El apéndice del evangelio de Marcos retoma el final del escrito por mano del evangelista afirmando que el Señor resucitó en la madrugada, el primer día de la semana, el día en el que Cristo dio muerte a la muerte. En efecto, Cristo descendió a la muerte para que nadie permaneciese allí vencido, y para llevar a los hombres al Cielo, donde no existe la muerte: “Jesús resucitó en la madrugada, el primer día de la semana, y se apareció primero a María Magdalena, de la que había echado siete demonios” (Mc 16,9).
La primera persona en ver al Señor resucitado fue santa María Magdalena porque ella acudió al sepulcro antes que nadie, y de haber estado allí los apostoles, habrían sido ellos los primeros en verlo, pero ese honor le correspondió a la discípula fidelísima que amó de tan particular y santa manera al Señor. “Ella fue a comunicar la noticia a los que habían vivido con él, que estaban tristes y llorosos. Ellos, al oír que vivía y que había sido visto por ella, no creyeron. Después de esto, se apareció, bajo otra figura, a dos de ellos cuando iban de camino a una aldea” (Mc 16,10-12).
Tras aparecerse fuera del sepulcro a María Magdalena, el Señor se apareció, bajo otra figura a dos discípulos cuando iban de camino a una aldea de nombre Emaús, cuando Él se les unió para caminar a su lado, pero ellos no lo reconocieron.
Al llegar a Emaús entraron a un albergue donde el Señor tomó un pan y lo partió, y en un instante, tras un leve cambio de miradas, vieron sentado entre ellos a Jesús, como siempre lo habían visto, aunque reluciente. Levemente les acarició el rostro y ellos cerraron sus ojos admitiendo el gesto de ternura, y al abrirlos ya no lo vieron, y de su presencia sólo quedó un aroma a perfume de nardo.
¿Por qué los discípulos no reconocieron a Jesús cuando caminaba con ellos hacia Emaús? El evangelista es preciso cuando escribe que se les apareció bajo otra figura, es decir, transfigurado; o bajo otro aspecto, tal como expresa san Agustín en su Carta a Paulino: “Es decir, que con su mismo cuerpo tenía otra apariencia, y en él se produjo este impedimento, por el que los ojos de aquellos tardaron en reconocerle”.

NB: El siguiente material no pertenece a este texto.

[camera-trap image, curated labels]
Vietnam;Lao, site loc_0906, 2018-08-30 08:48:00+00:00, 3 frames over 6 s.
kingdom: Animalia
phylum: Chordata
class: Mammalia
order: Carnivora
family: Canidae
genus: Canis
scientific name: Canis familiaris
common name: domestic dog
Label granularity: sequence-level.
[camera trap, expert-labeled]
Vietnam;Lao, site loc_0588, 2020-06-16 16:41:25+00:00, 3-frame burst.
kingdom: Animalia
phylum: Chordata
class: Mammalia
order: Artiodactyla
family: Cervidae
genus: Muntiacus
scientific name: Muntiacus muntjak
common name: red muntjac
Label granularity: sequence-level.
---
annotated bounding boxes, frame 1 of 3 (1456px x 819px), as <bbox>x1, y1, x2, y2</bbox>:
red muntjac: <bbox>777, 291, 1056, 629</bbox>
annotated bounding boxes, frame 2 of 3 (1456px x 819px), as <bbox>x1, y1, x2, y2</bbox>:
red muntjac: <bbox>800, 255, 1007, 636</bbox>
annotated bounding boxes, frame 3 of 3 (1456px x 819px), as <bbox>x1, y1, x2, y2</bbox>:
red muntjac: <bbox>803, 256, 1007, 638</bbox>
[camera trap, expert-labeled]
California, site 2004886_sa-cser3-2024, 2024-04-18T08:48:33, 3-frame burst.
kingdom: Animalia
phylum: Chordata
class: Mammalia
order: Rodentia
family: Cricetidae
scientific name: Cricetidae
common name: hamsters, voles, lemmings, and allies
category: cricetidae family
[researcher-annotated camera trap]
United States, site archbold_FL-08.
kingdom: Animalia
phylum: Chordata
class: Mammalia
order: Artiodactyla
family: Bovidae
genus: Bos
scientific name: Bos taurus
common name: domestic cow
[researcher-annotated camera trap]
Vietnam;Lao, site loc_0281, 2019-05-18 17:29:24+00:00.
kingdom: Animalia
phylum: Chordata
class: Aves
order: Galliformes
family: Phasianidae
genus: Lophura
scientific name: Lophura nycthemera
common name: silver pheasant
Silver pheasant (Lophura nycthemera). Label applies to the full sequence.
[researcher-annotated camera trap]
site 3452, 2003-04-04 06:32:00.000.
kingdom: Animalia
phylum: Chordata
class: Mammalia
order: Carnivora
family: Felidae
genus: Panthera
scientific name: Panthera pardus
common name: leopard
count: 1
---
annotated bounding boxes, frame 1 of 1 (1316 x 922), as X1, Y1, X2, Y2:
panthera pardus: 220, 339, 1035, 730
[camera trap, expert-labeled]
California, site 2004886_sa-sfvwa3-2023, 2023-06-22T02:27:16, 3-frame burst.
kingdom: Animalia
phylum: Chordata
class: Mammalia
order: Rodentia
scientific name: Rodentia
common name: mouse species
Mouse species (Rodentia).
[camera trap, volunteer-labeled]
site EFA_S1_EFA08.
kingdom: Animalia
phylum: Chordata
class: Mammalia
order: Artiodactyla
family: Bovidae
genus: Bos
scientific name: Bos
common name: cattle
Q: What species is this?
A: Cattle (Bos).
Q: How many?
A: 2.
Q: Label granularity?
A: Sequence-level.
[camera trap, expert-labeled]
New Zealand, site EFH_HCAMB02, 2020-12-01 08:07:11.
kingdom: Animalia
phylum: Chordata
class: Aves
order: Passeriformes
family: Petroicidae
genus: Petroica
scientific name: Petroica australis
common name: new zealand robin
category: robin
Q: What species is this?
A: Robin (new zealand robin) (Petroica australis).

En efecto, el Señor se les apareció con el aspecto de un caminante, y luego se les mostró tal y como lo habían conocido antes de que muriera. Así lo hizo también con María Magdalena, a quien se le apareció afuera del sepulcro bajo la figura de un jardinero encargado del huerto (cfr. Jn 20,15), y luego de un momento, al hablarle, lució ante ella con su aspecto de siempre.
El Señor, que prometió estar con nosotros siempre cuando dijo: «Y he aquí que yo estoy con ustedes todos los días hasta el fin del mundo» (Mt 28,20), en una promesa que mira a toda su Iglesia, constantemente ha demostrado que cuanto dice lo cumple, porque él es fiel. Y también nos aseguró: «En verdad les digo que cuanto hicieron a uno de estos hermanos míos más pequeños, a mí me lo hicieron» (Mt 25,40). ¿Es posible que camine hoy junto a nosotros, bajo otra figura, y que no lo reconozcamos? ¿Es factible que Cristo se nos aparezca bajo el aspecto de otra persona y que no nos percatemos de que es él? Si así fuese, las apariciones a sus discípulos se estarían repitiendo en nuestro tiempo con asombrosa verosimilitud, y si no lo fuese, el Señor estaría muy complacido de recibir el trato amable que dirigimos a toda persona al pensar que podría tratarse de él. De cualquier manera, es admisible que es Cristo el que pasa.
“Ellos volvieron a comunicárselo a los demás; pero tampoco creyeron a éstos” (Mc 16,13). Si los apóstoles no les creyeron a los discípulos que caminaron junto a Jesús, y si tampoco le creyeron a María Magdalena, que lo vio resucitado afuera del sepulcro, en aquel primer momento, ¿por qué habrían de creernos hoy, a nosotros, las personas que no creen? Este versículo tan breve nos quita una responsabilidad que no es nuestra porque Cristo envió a sus primeros discípulos, como hoy nos envía a nosotros, a anunciar esta Buena Nueva a todas partes, pero no los envió con la obligación de hacer que los demás creyeran, eso es asunto del Señor y de quienes quieran creer.
Anunciar el Evangelio sí nos corresponde, con nuestras palabras y acciones, en tanto que la conversión la suscitará el Señor en quienes sean dóciles a reconocerlo.